===== EXCERPTED DATA

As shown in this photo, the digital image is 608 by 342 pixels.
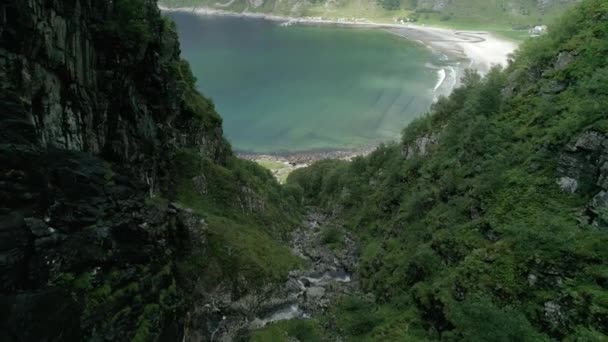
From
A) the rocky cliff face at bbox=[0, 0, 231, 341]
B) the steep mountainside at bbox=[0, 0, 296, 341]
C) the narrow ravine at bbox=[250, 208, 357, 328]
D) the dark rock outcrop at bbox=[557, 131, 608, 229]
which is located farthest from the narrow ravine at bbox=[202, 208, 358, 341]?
the dark rock outcrop at bbox=[557, 131, 608, 229]

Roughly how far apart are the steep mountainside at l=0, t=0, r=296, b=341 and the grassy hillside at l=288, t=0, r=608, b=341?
13962 mm

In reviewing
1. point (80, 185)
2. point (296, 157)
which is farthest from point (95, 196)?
point (296, 157)

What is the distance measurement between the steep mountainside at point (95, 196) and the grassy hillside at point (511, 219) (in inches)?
550

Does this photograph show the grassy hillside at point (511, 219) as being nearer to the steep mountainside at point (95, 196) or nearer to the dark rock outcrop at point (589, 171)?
the dark rock outcrop at point (589, 171)

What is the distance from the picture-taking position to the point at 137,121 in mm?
33438

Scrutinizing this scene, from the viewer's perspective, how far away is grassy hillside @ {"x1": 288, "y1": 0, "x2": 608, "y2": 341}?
24578 millimetres

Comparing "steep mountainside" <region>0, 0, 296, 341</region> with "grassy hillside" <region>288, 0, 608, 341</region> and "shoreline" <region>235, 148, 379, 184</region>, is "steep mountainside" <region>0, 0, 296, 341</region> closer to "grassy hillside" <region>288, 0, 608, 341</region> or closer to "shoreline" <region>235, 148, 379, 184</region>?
"grassy hillside" <region>288, 0, 608, 341</region>

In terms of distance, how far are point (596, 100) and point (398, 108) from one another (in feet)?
377

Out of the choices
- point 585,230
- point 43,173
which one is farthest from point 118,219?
point 585,230

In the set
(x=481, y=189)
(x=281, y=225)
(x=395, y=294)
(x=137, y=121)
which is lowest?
(x=281, y=225)

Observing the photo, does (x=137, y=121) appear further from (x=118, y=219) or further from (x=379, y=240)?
(x=379, y=240)

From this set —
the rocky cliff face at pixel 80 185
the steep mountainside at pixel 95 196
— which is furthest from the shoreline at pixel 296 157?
the rocky cliff face at pixel 80 185

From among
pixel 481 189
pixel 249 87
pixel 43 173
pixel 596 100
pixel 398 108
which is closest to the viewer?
pixel 43 173

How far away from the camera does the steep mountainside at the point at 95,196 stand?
1917cm
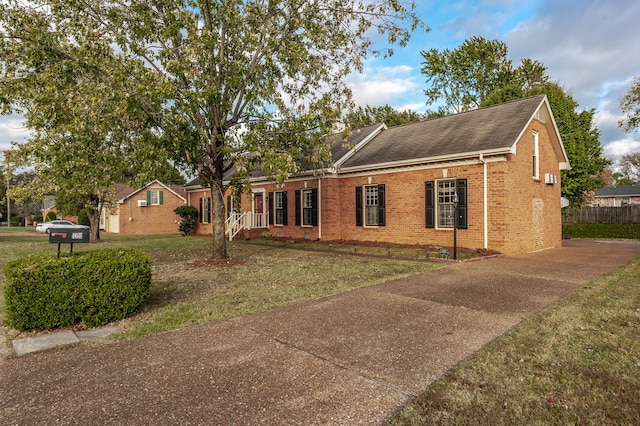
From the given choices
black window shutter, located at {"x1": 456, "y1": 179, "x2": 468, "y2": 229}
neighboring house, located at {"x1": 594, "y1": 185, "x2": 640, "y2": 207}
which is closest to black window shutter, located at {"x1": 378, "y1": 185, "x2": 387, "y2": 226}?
black window shutter, located at {"x1": 456, "y1": 179, "x2": 468, "y2": 229}

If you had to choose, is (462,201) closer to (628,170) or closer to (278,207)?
(278,207)

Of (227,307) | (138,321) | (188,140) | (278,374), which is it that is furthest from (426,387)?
(188,140)

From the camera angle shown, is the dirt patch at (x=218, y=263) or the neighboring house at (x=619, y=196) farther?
the neighboring house at (x=619, y=196)

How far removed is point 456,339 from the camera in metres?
4.33

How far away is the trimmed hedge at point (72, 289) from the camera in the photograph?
15.2 ft

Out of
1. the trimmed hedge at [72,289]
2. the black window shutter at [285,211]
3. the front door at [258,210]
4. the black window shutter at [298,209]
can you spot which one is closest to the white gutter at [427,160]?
the black window shutter at [298,209]

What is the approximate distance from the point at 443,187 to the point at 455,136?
2.36 m

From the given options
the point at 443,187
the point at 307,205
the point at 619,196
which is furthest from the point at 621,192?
the point at 307,205

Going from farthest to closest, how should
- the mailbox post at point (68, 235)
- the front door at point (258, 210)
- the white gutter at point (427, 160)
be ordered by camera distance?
the front door at point (258, 210) → the white gutter at point (427, 160) → the mailbox post at point (68, 235)

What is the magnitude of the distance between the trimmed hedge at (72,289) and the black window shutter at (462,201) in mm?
10485

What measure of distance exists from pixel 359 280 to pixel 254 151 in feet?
13.3

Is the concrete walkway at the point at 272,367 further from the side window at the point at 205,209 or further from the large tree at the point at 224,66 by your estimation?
the side window at the point at 205,209

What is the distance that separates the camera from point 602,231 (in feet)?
81.1

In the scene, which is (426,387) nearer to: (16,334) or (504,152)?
(16,334)
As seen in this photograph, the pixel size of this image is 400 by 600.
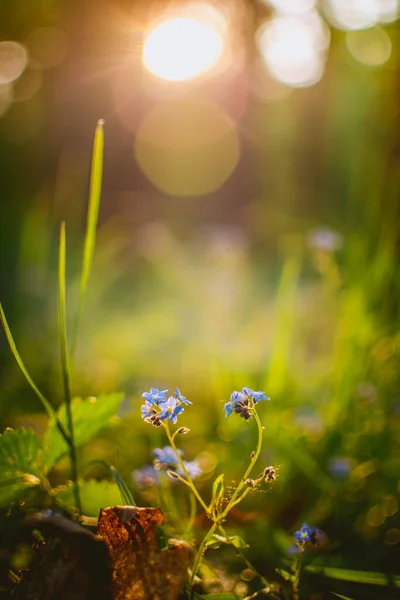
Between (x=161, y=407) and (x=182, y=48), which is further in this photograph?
(x=182, y=48)

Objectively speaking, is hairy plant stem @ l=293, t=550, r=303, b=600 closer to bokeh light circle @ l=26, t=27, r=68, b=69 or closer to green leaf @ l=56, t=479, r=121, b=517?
green leaf @ l=56, t=479, r=121, b=517

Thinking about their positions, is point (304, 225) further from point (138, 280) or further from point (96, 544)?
point (96, 544)

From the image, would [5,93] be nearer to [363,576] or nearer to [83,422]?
[83,422]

==========

_WHAT NEEDS TO BE DONE_:
Pick out each line of the records above that contains the string "image", treating uppercase and lowercase as different.

_ANSWER TO THE EXERCISE_:
As shown in this photo, the digital image is 608 by 342 pixels.
As seen in this photograph, the pixel size of this image is 400 by 600.
From the image, would [5,93] be nearer to [363,576] or nearer to [83,422]?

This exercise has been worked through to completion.